• **Direction A**
How many domains does Paloma evaluate on, according to the excerpt?
====== Selected excerpt ======
Testing Data, Factors & Metrics

Testing Data

The Paloma benchmark is used to evaluate these baseline models.

Factors

Paloma evaluates on 585 domains. These are a collection of the most fine-grained domains readily available in current metadata.

Metrics

Paloma measures langauge modeling fit using Perplexity. It is a benchmark of language modeling, so examination of downstream uses is out of scope.

Results

To demonstrate possible uses of results from the Paloma benchmark, we conduct a series of case studies. We show that performance improves in almost all domains as models are scaled, but domains improve unequally. Further, across domains, perplexity is driven by strings in the vocabulary, i.e., types, that occur in most domains, but other types even get worse as models scale. Finally, our experiments isolate change in pretraining corpora and find that pretraining without heterogeneous data sources beyond Common Crawl leads to perplexities that do not improve consistently with tokens seen.
====== Data entries ======
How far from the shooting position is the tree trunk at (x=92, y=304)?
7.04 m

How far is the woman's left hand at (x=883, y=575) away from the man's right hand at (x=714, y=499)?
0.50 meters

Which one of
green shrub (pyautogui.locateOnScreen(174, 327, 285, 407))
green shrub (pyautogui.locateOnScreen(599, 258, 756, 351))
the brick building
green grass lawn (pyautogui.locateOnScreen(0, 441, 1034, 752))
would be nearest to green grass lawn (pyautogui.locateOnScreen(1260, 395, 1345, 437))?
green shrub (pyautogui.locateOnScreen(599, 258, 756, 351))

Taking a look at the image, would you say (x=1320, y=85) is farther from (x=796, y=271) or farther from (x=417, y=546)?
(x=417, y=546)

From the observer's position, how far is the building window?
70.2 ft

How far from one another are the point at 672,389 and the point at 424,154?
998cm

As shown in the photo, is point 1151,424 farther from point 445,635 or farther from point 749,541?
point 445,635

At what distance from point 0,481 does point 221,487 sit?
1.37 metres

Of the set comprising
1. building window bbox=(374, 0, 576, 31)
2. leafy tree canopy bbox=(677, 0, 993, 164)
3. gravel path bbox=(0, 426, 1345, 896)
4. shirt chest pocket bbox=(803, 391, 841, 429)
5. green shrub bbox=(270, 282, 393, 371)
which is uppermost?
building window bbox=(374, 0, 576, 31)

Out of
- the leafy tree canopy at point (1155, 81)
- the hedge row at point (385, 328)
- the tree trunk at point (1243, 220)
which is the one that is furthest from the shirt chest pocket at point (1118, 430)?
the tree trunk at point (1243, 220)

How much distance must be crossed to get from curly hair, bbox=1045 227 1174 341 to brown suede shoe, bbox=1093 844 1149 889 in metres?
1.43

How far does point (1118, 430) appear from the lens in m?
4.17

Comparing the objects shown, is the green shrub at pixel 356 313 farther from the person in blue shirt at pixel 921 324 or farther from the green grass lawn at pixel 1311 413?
======
• **Direction B**
Format the entries starting with the line that contains "From the observer's" and going on through the line that contains "1.37 metres" as a Markdown table. Use the columns Row and Line, number the rows, and omit blank lines.

• **Solution A**
585 domains.

• **Solution B**
| Row | Line |
|---|---|
| 1 | From the observer's position, how far is the building window? |
| 2 | 70.2 ft |
| 3 | How far from one another are the point at 672,389 and the point at 424,154? |
| 4 | 998cm |
| 5 | As shown in the photo, is point 1151,424 farther from point 445,635 or farther from point 749,541? |
| 6 | point 445,635 |
| 7 | At what distance from point 0,481 does point 221,487 sit? |
| 8 | 1.37 metres |